WHEN YOUTH MEETS YOUTH
Three quarters of an hour later Ted
was seated on a log, near a small rustic bridge, beneath
which flowed a limpid, gurgling stream. On a log
beside him sat a girl of perhaps eighteen years, exceedingly
handsome with the flaming kind of beauty like a poppy’s,
striking to the eye, shallow-petaled. She was
vividly effective against the background of deep green
spruces and white birch in her bright pink dress and
large drooping black hat. Her coloring was brilliant,
her lips full, scarlet, ripely sensuous. Beneath
her straight black brows her sparkling, black eyes
gleamed with restless eagerness. An ugly, jagged,
still fresh wound showed beneath a carefully curled
fringe of hair on her forehead.
“I don’t like meeting
you this way,” Ted was saying. “Are
you sure your grandfather would have cut up rough
if I had come to the house and called properly?”
“You betcher,” said his
companion promptly. “You don’t know
grandpa. He’s death on young men.
He won’t let one come within a mile of me if
he can help it. He’d throw a fit if he
knew I was here with you now. We should worry.

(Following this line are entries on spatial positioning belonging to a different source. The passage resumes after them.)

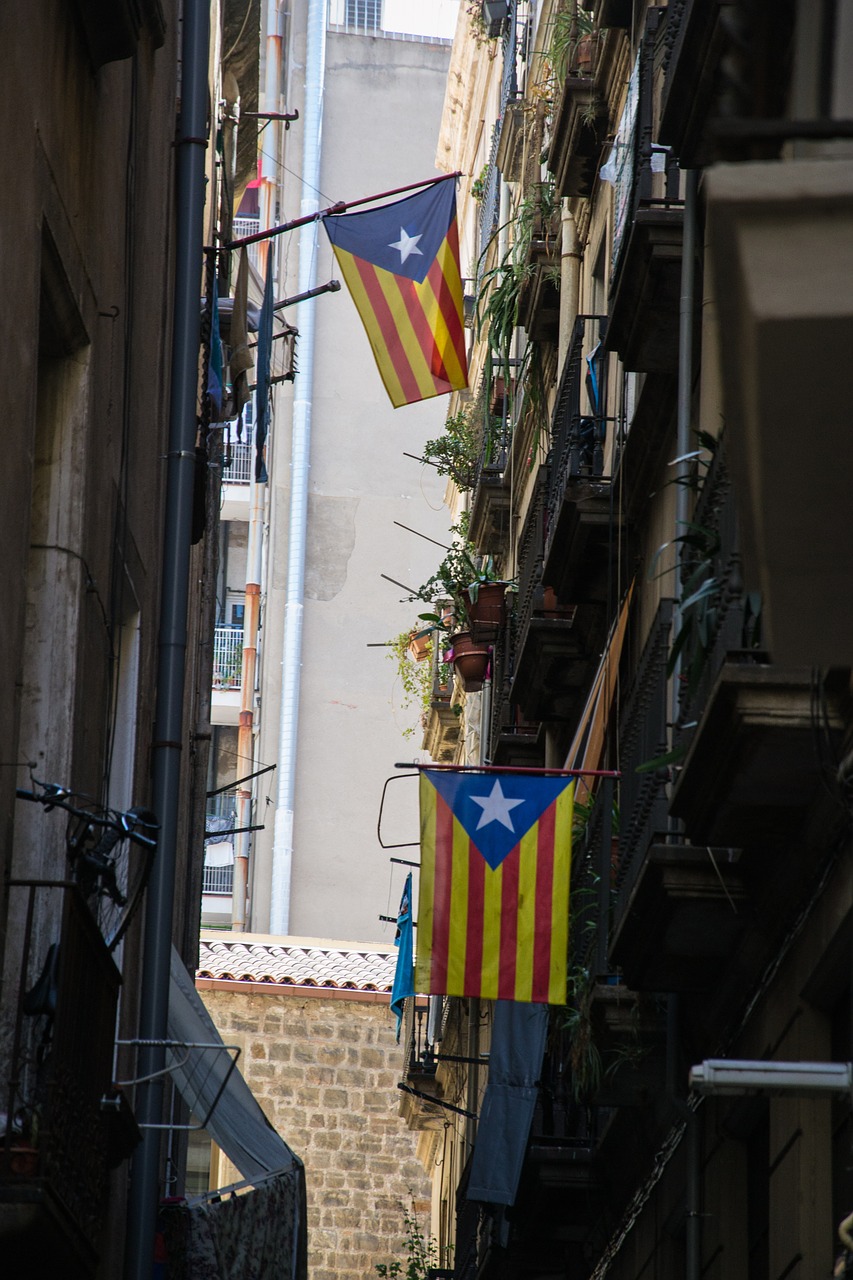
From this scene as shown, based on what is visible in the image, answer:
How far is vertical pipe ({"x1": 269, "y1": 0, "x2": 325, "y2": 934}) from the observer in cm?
4322

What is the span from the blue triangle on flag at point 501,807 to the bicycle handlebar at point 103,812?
13.1ft

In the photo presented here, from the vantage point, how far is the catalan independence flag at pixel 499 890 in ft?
43.3

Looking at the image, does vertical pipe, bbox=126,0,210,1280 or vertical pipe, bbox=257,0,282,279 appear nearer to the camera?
vertical pipe, bbox=126,0,210,1280

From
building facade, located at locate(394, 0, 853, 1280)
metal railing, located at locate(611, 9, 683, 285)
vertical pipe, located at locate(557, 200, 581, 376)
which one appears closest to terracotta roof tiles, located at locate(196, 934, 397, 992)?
building facade, located at locate(394, 0, 853, 1280)

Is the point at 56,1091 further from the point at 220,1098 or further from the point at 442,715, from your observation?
the point at 442,715

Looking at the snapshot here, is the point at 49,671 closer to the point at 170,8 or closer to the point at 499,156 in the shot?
the point at 170,8

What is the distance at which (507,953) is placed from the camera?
1328cm

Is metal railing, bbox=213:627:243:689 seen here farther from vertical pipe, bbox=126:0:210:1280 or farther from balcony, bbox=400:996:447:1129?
vertical pipe, bbox=126:0:210:1280

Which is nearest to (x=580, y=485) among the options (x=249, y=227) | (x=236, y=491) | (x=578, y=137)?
(x=578, y=137)

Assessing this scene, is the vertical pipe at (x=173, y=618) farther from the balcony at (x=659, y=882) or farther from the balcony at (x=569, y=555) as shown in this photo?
the balcony at (x=569, y=555)

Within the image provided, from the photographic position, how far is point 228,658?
45.1 metres

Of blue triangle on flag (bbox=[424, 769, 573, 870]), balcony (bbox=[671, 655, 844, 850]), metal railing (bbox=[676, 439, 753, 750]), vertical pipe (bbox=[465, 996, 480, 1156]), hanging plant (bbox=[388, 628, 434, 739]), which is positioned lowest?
vertical pipe (bbox=[465, 996, 480, 1156])

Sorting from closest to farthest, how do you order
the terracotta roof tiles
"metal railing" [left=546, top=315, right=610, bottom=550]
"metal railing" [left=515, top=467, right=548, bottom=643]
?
"metal railing" [left=546, top=315, right=610, bottom=550], "metal railing" [left=515, top=467, right=548, bottom=643], the terracotta roof tiles

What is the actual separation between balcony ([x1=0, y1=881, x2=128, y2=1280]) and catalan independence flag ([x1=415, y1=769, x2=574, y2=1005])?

What he don’t know won’t hurt him,”
she concluded with a toss of her head. Then,
as Ted looked dubious, she added, “You just leave
grandpa to me. If you had had your way you would
have spilled the beans by telephoning me this morning
at the wrong time. See how much better I fixed
it. I told him a piece of wood flew up and hit
me when I was chopping kindling before breakfast and
that my head ached so I didn’t feel like going
to church. Then the minute he was out of the yard
I ran to the ’phone and got you at the hotel.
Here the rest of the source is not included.